On Fri, Apr 24, 2009 at 10:49 PM, Tom Lane <tgl@sss.pgh.pa.us> wrote:
> Robert Haas <robertmhaas@gmail.com> writes:
>> As far as I can tell, the focus on trying to estimate the number of
>> tuples per bucket is entirely misguided. Supposing the relation is
>> mostly unique so that the values don't cluster too much, the right
>> answer is (of course) NTUP_PER_BUCKET.
>
> But the entire point of that code is to arrive at a sane estimate
> when the inner relation *isn't* mostly unique and *does* cluster.
> So I think you're being much too hasty to conclude that it's wrong.
A few further thoughts on this... the patch you attached computes
jselec (percentage of tuples with a match) and avgmatch (number of
matches per tuple with at least one match).

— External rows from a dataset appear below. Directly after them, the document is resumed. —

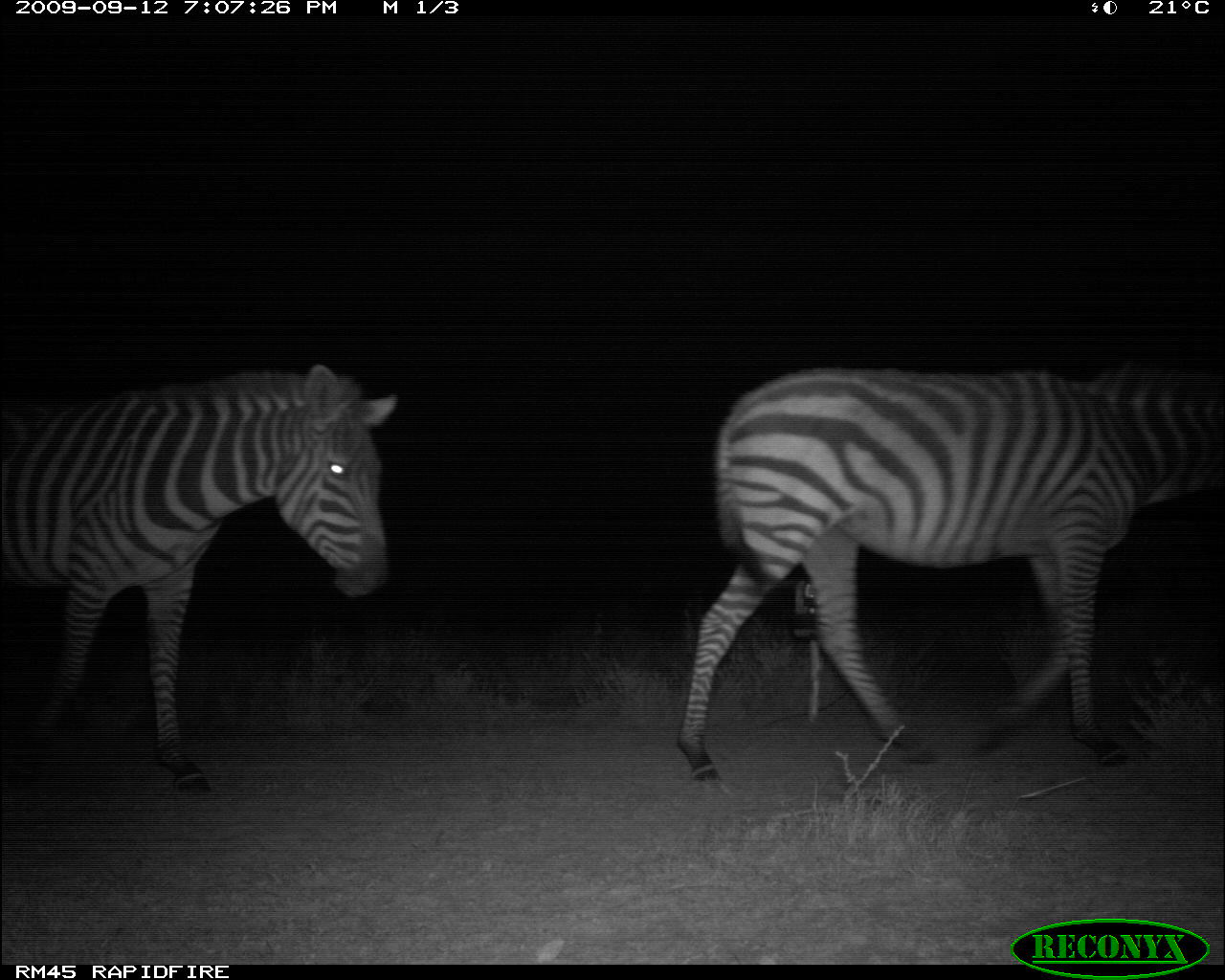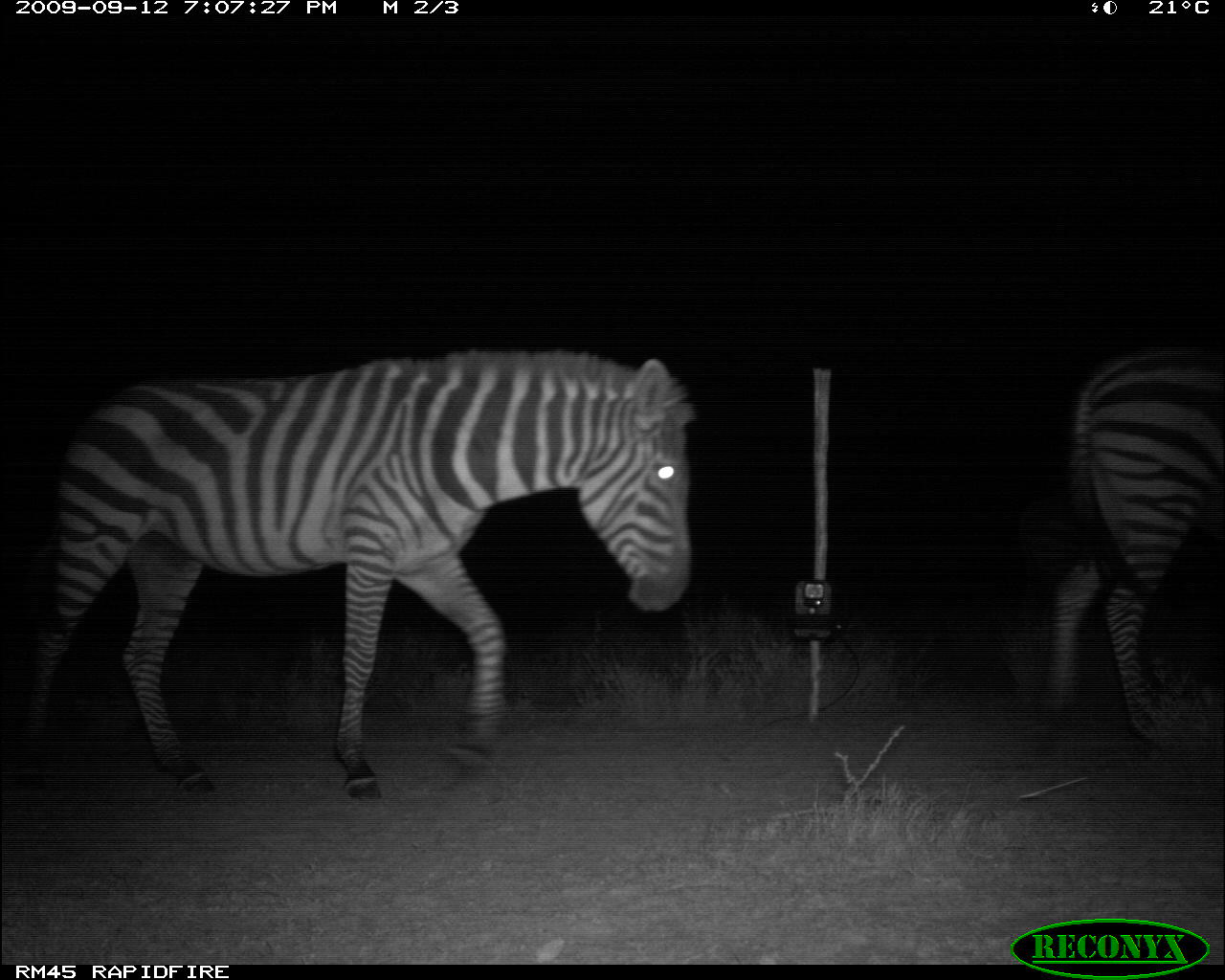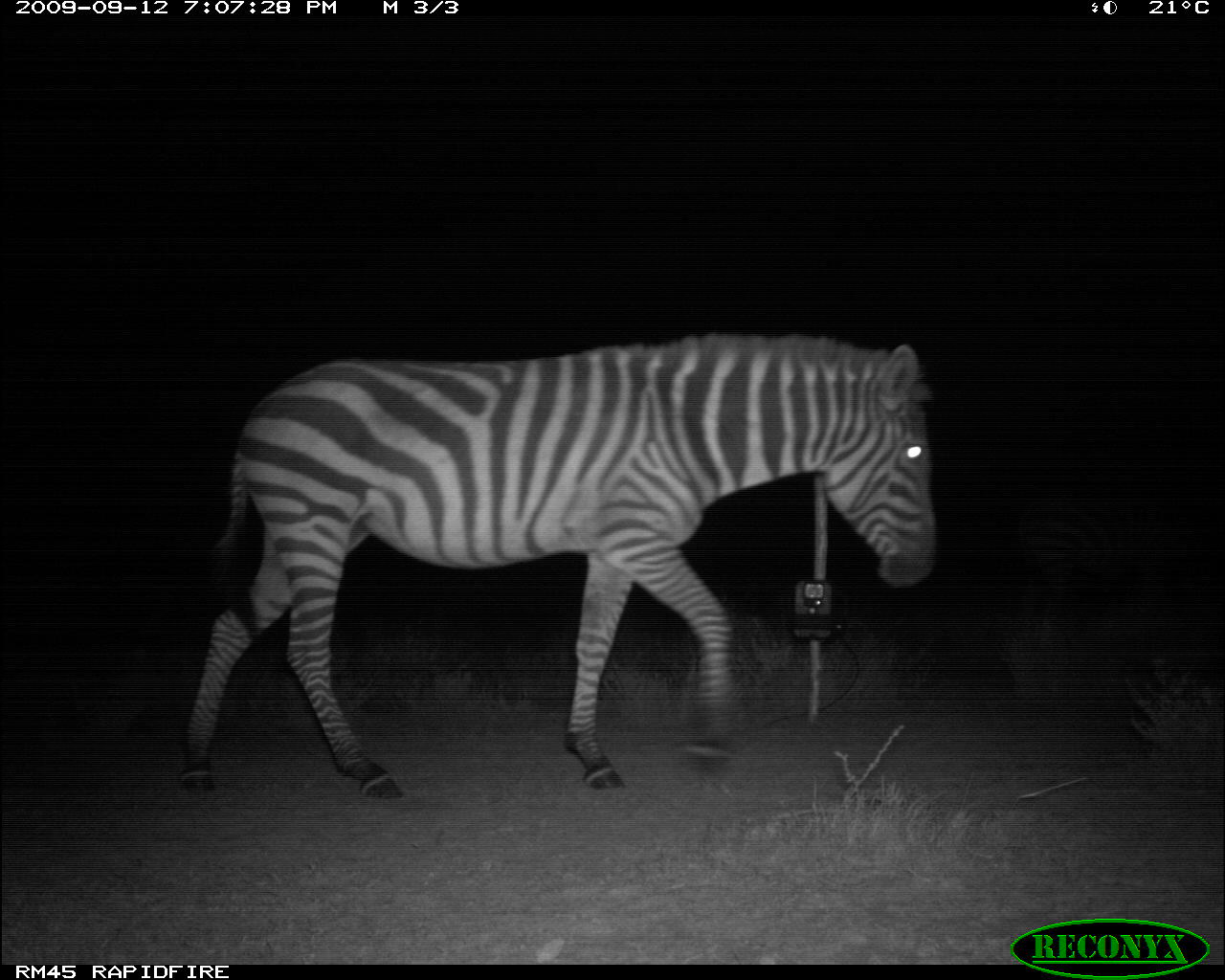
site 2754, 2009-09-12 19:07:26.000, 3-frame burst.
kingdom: Animalia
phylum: Chordata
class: Mammalia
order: Perissodactyla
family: Equidae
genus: Equus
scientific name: Equus quagga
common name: plains zebra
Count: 2.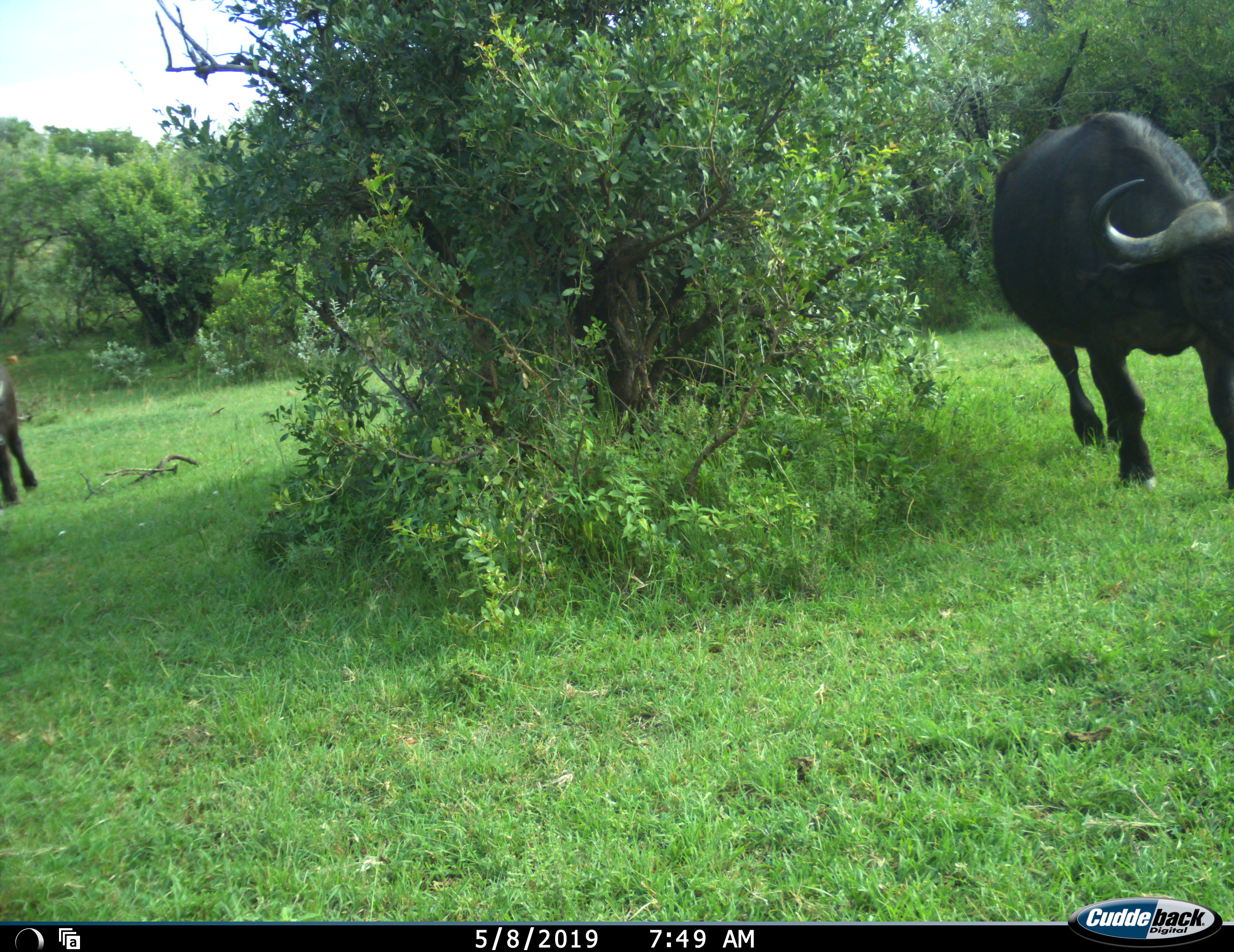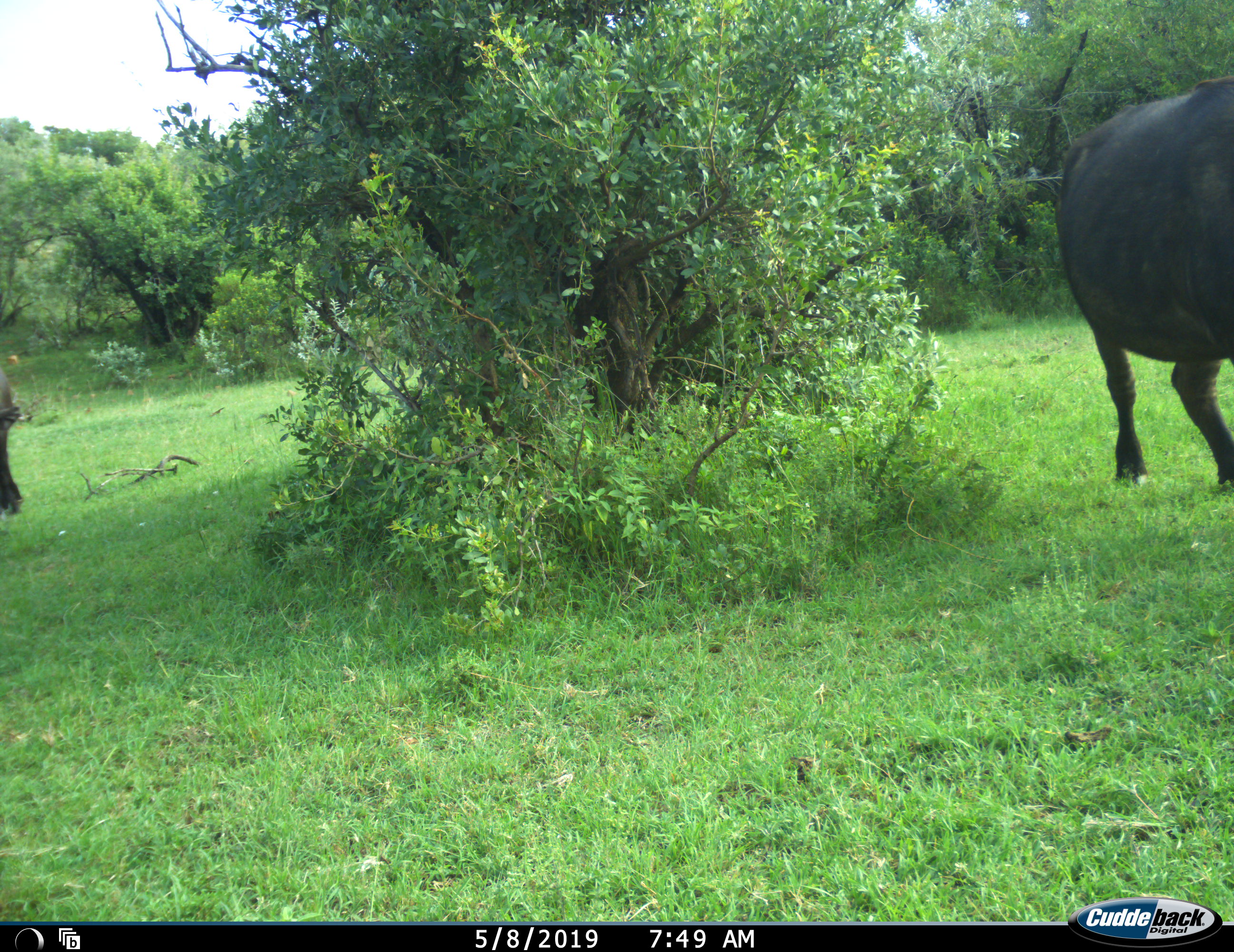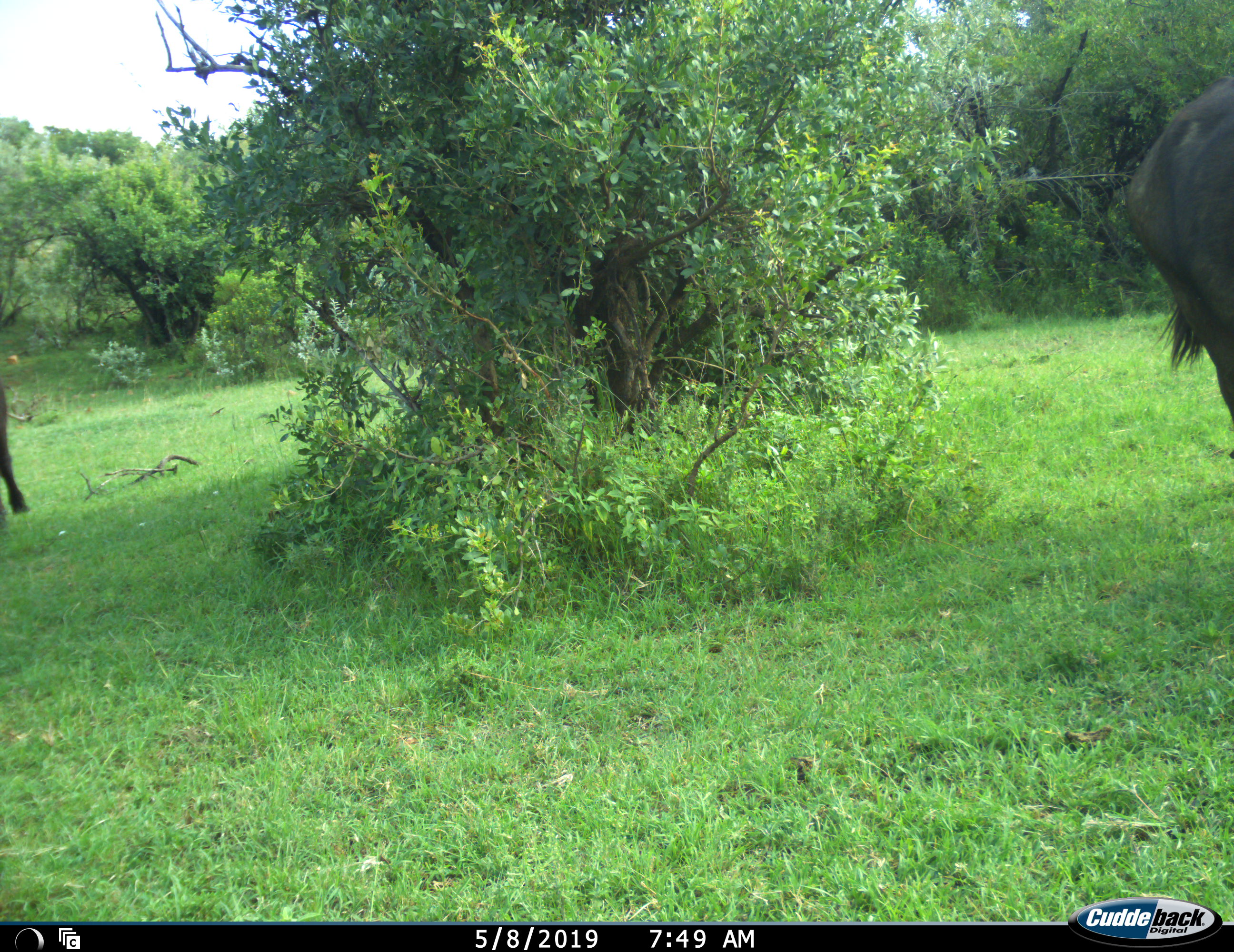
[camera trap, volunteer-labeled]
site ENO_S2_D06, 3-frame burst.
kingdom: Animalia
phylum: Chordata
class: Mammalia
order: Artiodactyla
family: Bovidae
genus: Syncerus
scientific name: Syncerus caffer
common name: african buffalo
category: buffalo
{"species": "buffalo (african buffalo) (Syncerus caffer)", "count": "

This seems like a really
good idea, but perhaps we should do it even when performing an
inner/left join, if that's possible.
Regardless of the join type, when there is no match, we need to scan
the entire bucket. There's no reason to assume we'll hit more
populated buckets more often. So, if there are 2^b virtual buckets
and n inner tuples, then the bucket we hit will on average contain
n/(2^b) tuples and the chances of a hash collision for any given tuple
in that bucket are about 2^-(32-b) multiplied by whatever fudge factor
you want to allow for imperfect hashing (call it f). The total number
of hash collisions per unmatched tuple will be equal to the product of
the number of tuples and the chance of a collision per tuple, or in
other words n/(2^b) * 2^-(32-b) * f = n * 2^-32 * f.
For an inner/left join, when there is a match, we still need to scan
the entire bucket, but now we know we'll have to evaluate the hash
quals at least avgmatch times. In addition, we risk having to
evaluate the hash quals for each tuple in the bucket that doesn't
match, if the hash values happen to collide. In this case we can only
have hash collisions with the tuples we're not matching, so the number
of hash qual evaluations should be about (n - avgmatch) * 2^-32 * f +
avgmatch.
For a semi/anti join, when there is a match, we only need to scan
until we hit the first matching tuple. If we let the number of
collisions, c, be (n - avgmatch) * 2^-32 * f, then the percentage of
the bucket we need to scan is about c / (c + avgmatch). Since they
might not be randomly distributed within the bucket, multiply by 2 as
in your existing patch, but with a maximum of 1.0. So the number of
hash qual evaluations will be:
MIN(1.0, 2.0 * c / (c + avgmatch) ) * (c + avgmatch) = MIN(c +
avgmatch, 2.0 * c)
...Robert